主に20世紀前半に活躍した演奏家の名演等を掘り起こし、現代に伝える

マルツィの弾くバッハ 

2008年01月21日 | 提琴弾き
大寒の今日は、一日曇天が続き、僕の心も曇ってゐる。このやうな日には、感情を動かす音楽は危険を伴うので、宗教的な曲かバッハを聴くのがいい。バッハの提琴演奏を探してゐると、手は自然とマルツィの方に向かふ。

マルツィのバッハはEMI盤で一度聴いたが、Coup d'Archet盤で聴くと、また違ったマルツィが聴こえてくる。

ソナタの第1番とパルティータの第3番が入ったCD盤だ。ソナタとパルティータでは残響の長さが随分と異なり、聴き手を戸惑わせる。できることなら、同じ会場で同じ条件で録音してもらいたかったものである。
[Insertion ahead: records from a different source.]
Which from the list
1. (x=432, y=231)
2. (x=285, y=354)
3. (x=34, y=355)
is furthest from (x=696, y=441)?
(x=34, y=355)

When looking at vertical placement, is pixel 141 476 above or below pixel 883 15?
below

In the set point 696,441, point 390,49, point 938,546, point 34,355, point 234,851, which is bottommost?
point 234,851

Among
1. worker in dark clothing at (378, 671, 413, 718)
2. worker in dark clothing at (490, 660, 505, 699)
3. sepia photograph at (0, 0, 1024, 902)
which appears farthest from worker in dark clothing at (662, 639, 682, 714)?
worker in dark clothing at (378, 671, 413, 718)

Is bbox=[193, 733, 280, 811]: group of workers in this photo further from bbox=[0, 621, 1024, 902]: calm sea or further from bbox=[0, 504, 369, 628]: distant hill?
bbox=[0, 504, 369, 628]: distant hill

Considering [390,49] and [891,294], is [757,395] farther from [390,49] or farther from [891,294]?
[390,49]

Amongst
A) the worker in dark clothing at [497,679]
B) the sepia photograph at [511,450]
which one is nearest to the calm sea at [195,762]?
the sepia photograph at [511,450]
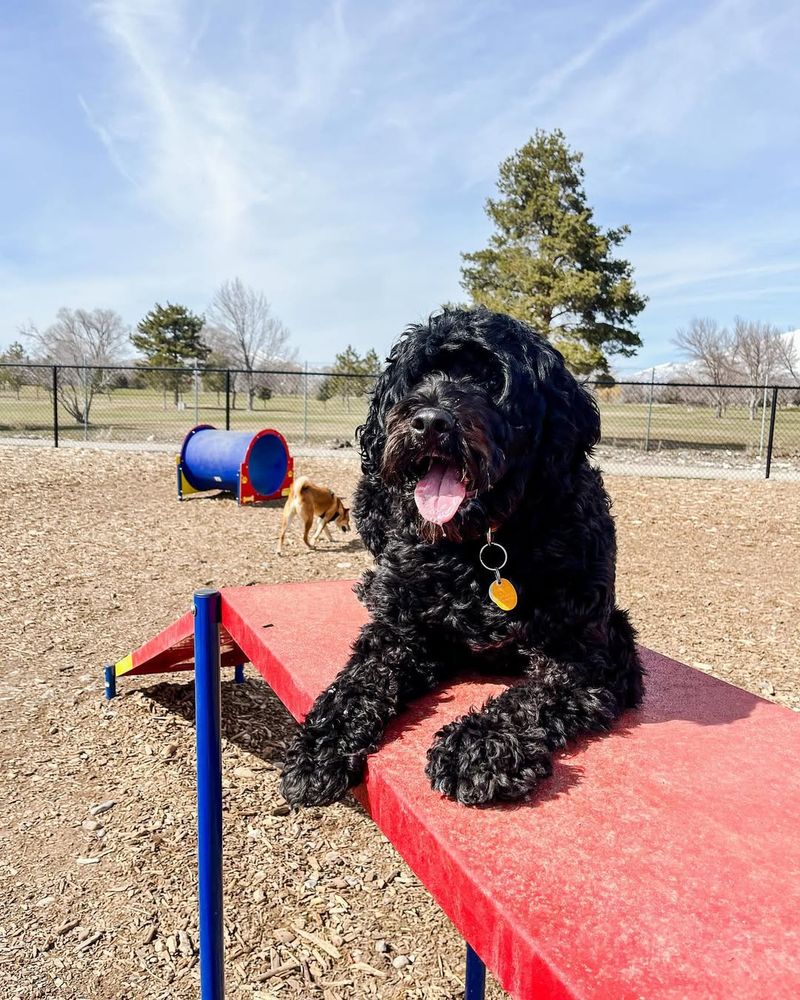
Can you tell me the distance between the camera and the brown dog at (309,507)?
8.24m

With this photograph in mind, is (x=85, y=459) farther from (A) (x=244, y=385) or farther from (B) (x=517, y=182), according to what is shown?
(A) (x=244, y=385)

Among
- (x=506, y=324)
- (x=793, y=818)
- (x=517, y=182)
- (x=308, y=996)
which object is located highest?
(x=517, y=182)

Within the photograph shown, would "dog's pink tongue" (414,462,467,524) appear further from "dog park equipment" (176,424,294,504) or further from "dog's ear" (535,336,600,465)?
"dog park equipment" (176,424,294,504)

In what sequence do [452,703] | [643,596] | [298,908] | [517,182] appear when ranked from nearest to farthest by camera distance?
[452,703] → [298,908] → [643,596] → [517,182]

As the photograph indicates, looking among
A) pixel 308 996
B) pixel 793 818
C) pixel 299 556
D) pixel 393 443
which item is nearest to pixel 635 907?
pixel 793 818

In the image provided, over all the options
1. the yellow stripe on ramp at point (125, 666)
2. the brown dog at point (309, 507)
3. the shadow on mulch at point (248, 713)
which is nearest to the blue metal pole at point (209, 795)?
the shadow on mulch at point (248, 713)

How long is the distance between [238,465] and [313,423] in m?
20.8

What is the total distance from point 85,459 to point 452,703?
1420 centimetres

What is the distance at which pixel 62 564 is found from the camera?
23.6 feet

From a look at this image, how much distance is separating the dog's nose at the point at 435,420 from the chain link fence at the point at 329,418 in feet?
23.3

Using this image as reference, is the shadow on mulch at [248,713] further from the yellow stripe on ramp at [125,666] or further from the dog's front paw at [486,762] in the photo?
the dog's front paw at [486,762]

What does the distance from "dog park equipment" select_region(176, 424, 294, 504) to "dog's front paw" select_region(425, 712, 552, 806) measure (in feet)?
30.7

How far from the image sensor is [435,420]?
176cm

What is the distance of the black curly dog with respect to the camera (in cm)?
177
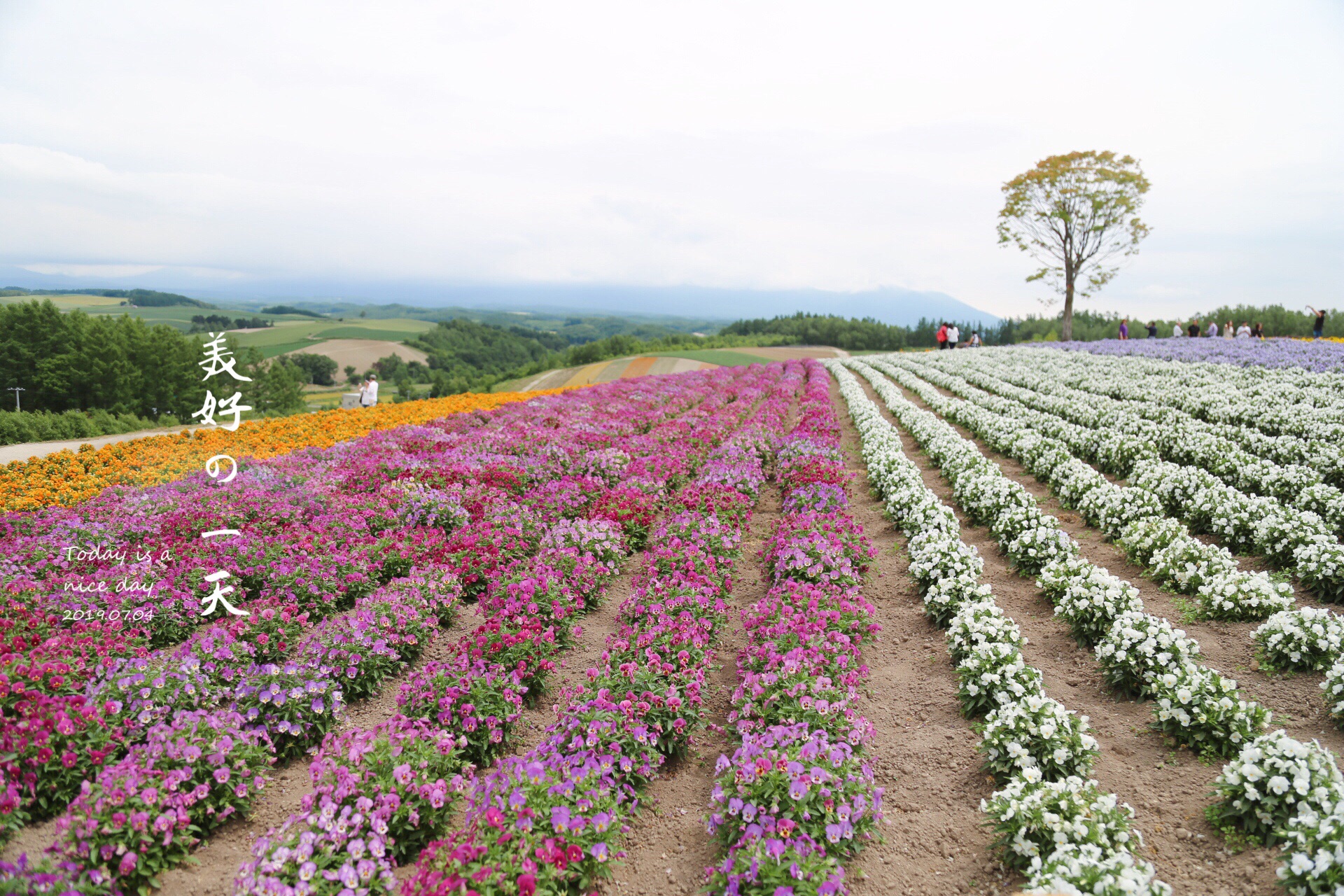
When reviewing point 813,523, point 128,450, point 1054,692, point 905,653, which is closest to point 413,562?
point 813,523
パルティータの演奏は、残響があり音はよく伸びるのだが、なにかピシッとこないのは何故だらう。高価な割りにはいまひとつのCDジャケットを眺めながら、明日、締切りの原稿を書くイメージづくりをしてゐる。タイトルが「マルツィのバッハに関する考察」だったら7分で出来上がるのだが。

音楽之○社から出てゐる某月刊誌の今月号に載せた文章を読んだ。『またもやくだらない駄文を書いてしまった』と反省してゐる。反省はするが、やはり締切りが明日に迫ってきても書けない。何故だらう。

盤は、英國Coup d'Archetがバイエルン放送協会提供の音源をCD化したCD COUP CD007。